The climate impact of plastics has received less attention, but CIEL’s companion study, Plastic & Climate, tracks greenhouse gas (GHG) emissions from every stage of plastic production, use and disposal, including waste to energy. The report points out that “chemical manufacturing is profoundly energy-intensive, and the production of plastic feedstocks and resins is the most energy-intensive sub-sector of the chemical industry.” The authors estimate that the production and incineration of plastic over the past year alone will add more than 850 million metric tons of GHG to the atmosphere, equal to the emissions from 189 500-megawatt coal power plants. Given the industry’s plans for expansion, the report estimates that by 2050, GHG emissions from the plastic lifecycle could reach over 56 gigatons. This is equivalent to 10 to 13 percent of the entire remaining carbon budget available if we are to maintain global warming below the below 1.5°C degrees threshold. The International Energy Agency’s 2018 report, The Future of Plastics, calls this expansion “one of the key ‘blind spots’ in the global energy debate... Petrochemicals are rapidly becoming the largest driver of global oil consumption. They are set to account for more than a third of the growth in oil demand to 2030, and nearly half to 2050. Petrochemicals are also poised to consume an additional 56 billion cubic meters of natural gas by 2030, equivalent to about half of Canada’s total gas consumption today.”

Facing a decline in the use of oil and natural gas for energy generation and transportation because of progress with renewables and electric vehicles, the industry is looking to petrochemicals to perpetuate their profits, and they’ve invested more than $200 billion in the sector over the past decade, according to the American Chemistry Council. Ethane, a by-product of natural gas, is a plastics feedstock that the industry is particularly keen to exploit, given its plenitude because of the fracking boom. Long centered in Texas and Louisiana, the industry is moving aggressively into the Ohio River corridor to create a plastics hub that will exploit the Marcellus Shale; it’s being hailed as “the new coal.” Royal Dutch Shell’s new polymers plant, under construction near Pittsburgh, is the first of several ethane crackers planned for Pennsylvania, Ohio and West Virginia. These multi-billion dollar facilities will turn ethane into ethylene and polyethylene pellets, the raw material for most plastics and, according to climate experts, they could also wipe out much of the GHG reduction gains we have achieved in recent years. The US Department of Energy is spearheading $1.9 billion in loan guarantees to develop underground storage of ethane, and Pennsylvania provided roughly $1.65 billion in tax incentives for the Shell facility.

That is the bigger picture. Despite admirable local and state efforts, we are going down the wrong road with plastic production. We need to eliminate single-use plastics and all non-essential plastics throughout the economy. We need to make producers fully responsible for the full life cycle of the material.
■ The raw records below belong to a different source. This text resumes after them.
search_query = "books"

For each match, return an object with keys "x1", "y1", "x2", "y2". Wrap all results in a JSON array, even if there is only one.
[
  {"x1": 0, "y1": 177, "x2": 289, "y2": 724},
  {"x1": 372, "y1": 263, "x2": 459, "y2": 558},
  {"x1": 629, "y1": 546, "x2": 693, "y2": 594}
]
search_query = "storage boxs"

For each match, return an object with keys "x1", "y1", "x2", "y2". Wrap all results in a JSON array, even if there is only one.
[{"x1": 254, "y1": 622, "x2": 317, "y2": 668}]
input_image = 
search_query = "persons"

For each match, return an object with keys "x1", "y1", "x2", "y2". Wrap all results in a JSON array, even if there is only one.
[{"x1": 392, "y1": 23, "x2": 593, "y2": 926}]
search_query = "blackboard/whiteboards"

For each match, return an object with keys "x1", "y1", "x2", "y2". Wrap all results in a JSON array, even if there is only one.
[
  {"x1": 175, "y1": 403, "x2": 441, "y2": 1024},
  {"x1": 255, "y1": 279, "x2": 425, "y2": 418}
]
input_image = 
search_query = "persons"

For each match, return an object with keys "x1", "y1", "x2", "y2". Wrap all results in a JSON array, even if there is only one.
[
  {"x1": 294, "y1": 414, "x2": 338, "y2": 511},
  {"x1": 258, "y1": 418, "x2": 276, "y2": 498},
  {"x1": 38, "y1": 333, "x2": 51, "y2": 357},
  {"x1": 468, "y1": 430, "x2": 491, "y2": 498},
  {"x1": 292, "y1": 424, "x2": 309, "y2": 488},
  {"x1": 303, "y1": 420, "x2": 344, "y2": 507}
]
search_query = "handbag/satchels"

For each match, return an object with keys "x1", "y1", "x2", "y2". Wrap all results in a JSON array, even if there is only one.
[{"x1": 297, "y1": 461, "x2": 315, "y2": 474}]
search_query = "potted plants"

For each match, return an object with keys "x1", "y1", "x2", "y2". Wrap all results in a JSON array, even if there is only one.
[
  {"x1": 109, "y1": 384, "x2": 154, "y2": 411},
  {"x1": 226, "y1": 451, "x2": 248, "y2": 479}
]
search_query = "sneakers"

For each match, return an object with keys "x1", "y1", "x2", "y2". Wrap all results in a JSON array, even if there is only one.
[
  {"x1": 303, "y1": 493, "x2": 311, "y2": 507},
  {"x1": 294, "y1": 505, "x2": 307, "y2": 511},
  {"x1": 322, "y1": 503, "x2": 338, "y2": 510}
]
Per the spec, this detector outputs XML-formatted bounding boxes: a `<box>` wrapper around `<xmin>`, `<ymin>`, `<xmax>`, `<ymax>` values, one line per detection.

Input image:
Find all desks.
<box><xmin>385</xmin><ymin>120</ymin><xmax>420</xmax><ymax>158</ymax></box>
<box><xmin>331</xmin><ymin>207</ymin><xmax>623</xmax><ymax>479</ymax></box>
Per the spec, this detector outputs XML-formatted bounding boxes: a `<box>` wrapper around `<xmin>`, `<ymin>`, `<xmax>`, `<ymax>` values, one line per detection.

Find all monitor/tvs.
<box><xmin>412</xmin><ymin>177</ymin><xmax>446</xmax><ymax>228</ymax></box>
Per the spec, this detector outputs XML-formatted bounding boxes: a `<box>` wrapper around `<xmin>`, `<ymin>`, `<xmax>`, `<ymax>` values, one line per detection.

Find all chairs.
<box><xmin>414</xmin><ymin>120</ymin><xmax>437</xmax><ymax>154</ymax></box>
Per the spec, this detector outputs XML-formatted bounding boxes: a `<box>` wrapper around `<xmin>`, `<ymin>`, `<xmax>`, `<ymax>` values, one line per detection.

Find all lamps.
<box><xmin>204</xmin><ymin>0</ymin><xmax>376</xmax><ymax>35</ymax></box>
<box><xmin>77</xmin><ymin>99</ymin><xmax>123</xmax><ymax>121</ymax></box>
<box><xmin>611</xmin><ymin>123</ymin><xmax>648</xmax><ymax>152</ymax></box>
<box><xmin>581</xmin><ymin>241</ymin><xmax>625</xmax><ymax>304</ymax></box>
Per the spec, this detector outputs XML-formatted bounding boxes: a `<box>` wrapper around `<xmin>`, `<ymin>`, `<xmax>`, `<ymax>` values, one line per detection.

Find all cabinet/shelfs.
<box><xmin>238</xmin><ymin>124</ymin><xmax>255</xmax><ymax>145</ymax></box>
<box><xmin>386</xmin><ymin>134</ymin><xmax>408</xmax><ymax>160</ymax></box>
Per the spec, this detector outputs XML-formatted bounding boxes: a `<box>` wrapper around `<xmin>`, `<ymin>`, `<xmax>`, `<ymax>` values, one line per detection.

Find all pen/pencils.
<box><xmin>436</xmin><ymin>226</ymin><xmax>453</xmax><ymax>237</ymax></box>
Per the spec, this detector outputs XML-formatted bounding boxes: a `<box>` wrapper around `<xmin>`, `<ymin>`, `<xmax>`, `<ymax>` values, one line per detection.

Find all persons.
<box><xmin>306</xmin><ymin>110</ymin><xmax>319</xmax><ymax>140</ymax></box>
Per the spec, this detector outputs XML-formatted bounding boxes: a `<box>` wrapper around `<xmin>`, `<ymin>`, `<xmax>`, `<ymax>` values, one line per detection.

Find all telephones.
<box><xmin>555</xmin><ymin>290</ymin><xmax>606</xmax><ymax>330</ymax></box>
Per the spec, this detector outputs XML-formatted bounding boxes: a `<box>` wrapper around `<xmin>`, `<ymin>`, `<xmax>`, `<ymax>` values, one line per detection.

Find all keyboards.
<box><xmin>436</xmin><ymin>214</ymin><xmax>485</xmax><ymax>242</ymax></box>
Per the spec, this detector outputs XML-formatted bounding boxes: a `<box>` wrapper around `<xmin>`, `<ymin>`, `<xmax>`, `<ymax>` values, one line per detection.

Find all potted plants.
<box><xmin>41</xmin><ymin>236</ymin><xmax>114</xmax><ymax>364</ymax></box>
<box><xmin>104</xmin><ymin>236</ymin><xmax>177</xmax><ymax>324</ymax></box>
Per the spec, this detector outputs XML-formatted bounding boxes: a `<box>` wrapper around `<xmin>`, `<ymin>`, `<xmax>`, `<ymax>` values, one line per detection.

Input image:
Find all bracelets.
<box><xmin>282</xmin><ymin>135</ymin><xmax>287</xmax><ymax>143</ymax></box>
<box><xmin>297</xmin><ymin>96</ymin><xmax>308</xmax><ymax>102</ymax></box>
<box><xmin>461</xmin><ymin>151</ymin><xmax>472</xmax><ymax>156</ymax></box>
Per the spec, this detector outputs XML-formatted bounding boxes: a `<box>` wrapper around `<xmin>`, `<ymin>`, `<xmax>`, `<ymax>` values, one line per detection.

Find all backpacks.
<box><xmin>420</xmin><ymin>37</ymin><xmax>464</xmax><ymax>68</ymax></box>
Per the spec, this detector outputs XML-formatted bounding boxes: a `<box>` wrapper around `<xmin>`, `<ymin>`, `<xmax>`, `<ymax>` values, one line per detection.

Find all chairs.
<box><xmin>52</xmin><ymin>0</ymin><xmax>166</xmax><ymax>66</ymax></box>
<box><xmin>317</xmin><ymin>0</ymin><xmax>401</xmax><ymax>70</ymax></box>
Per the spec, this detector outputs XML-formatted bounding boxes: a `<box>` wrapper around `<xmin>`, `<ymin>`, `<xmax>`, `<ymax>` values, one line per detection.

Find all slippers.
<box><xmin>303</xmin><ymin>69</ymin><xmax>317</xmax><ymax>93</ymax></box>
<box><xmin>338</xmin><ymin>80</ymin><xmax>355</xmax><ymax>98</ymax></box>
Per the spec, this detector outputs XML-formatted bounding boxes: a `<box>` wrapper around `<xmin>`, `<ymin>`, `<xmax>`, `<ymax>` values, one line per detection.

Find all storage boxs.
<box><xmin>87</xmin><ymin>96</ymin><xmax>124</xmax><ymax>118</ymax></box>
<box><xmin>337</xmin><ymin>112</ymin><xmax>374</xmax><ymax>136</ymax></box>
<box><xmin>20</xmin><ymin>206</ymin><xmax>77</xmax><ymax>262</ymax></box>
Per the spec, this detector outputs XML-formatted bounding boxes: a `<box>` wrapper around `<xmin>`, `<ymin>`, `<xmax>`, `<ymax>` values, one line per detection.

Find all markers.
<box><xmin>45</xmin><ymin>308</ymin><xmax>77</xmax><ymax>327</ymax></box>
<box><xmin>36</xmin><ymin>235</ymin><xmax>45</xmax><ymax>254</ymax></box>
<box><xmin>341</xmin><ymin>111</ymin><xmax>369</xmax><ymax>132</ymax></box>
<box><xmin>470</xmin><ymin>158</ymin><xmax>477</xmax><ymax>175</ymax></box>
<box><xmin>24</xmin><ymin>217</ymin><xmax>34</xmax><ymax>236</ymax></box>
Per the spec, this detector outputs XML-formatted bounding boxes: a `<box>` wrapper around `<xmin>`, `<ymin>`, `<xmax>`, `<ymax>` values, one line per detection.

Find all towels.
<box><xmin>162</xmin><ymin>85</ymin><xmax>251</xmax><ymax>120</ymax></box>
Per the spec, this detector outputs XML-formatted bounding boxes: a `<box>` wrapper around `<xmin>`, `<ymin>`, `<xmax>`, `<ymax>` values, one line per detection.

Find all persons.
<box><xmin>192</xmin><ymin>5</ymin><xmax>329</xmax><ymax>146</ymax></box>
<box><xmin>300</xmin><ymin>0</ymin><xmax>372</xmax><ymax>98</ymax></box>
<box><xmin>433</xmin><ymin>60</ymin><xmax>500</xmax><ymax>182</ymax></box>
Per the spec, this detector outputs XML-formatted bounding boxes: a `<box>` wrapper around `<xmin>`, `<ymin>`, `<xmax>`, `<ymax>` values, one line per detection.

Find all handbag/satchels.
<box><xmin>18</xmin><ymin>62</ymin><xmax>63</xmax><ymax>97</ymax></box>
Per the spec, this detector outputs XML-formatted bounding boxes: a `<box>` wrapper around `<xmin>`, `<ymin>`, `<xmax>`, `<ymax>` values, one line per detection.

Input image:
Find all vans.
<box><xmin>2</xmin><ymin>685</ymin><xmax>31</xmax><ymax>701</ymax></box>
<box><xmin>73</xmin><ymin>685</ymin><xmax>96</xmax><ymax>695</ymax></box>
We should stop making virgin plastic altogether, and invest in innovative recycling technologies to make essential items like medical devices. We should ban incineration of all plastic waste, including waste to energy, because the GHG impact and toxic exposures for host neighborhoods are just too damaging. We should include workers’ health risks in our cost/benefit analyses before awarding giant subsidies to the plastic industry.

We grew up with plastic, but we need to face the environmental damage that comes with throwaway convenience.